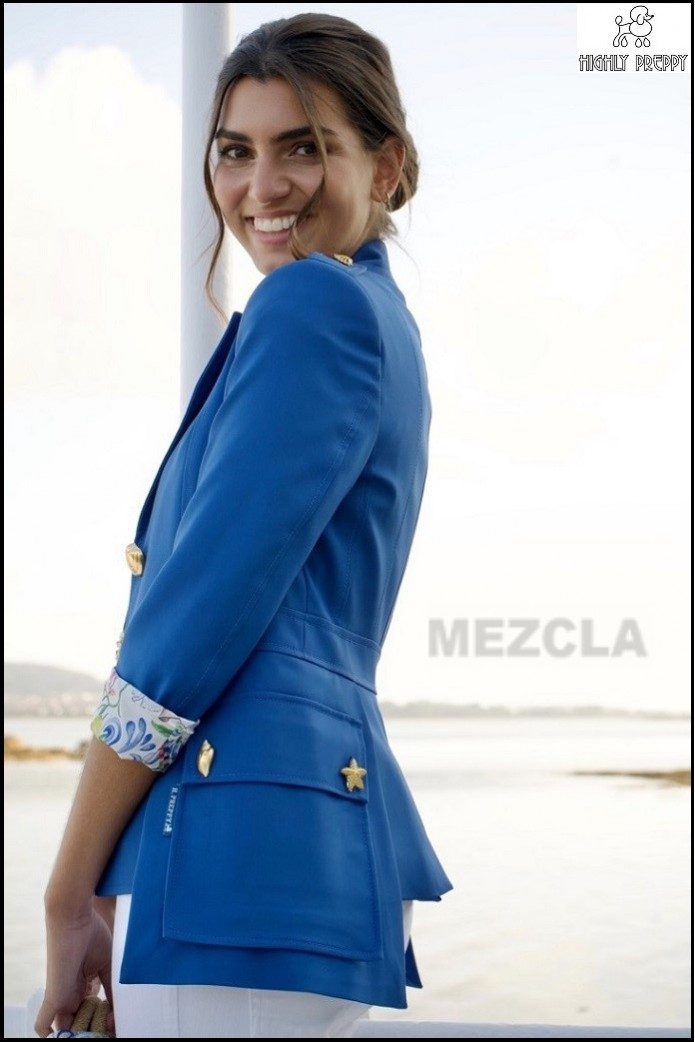 SAHARIANA AZUL CAPRI HIGHLY PREPPY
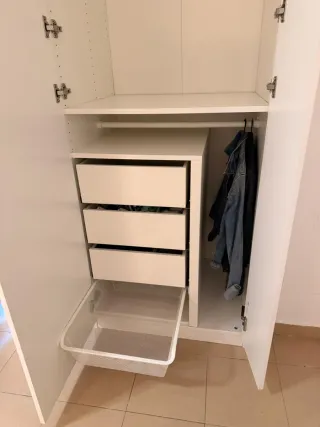 Armario IKEA PAX 75x60x236cm Blanco
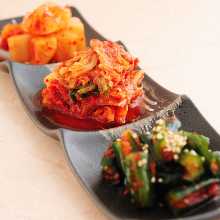 Assorted kimchi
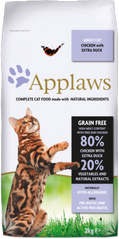 Applaws Chicken with Duck беззерновой корм для кошек + пробиотик Applaws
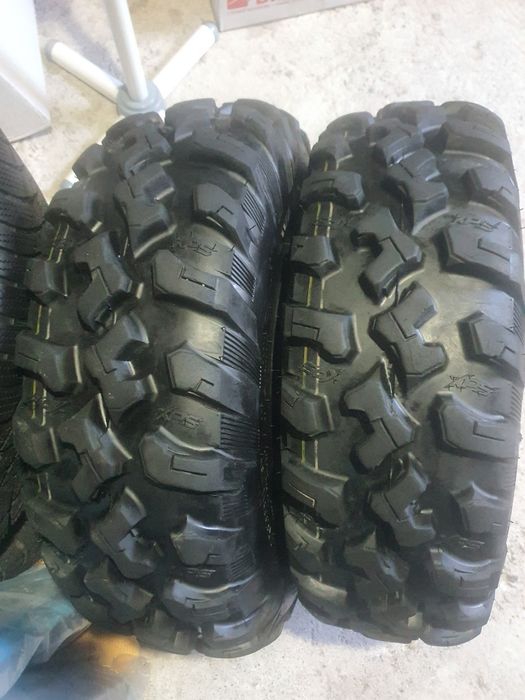 Set complet anvelope,cauciucuri  atv fata 205/80r14 si spate 255/65r14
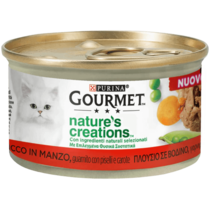 Gourmet Nature's Creations, Ricco in Manzo, guarnito con piselli e carote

···

Instructions to follow:
Can you return the text of every record above word for word, leaving out the pictures themselves?

Completed task:
 SAHARIANA AZUL CAPRI HIGHLY PREPPY
 Armario IKEA PAX 75x60x236cm Blanco
 Assorted kimchi
 Applaws Chicken with Duck беззерновой корм для кошек + пробиотик Applaws
 Set complet anvelope,cauciucuri  atv fata 205/80r14 si spate 255/65r14
 Gourmet Nature's Creations, Ricco in Manzo, guarnito con piselli e carote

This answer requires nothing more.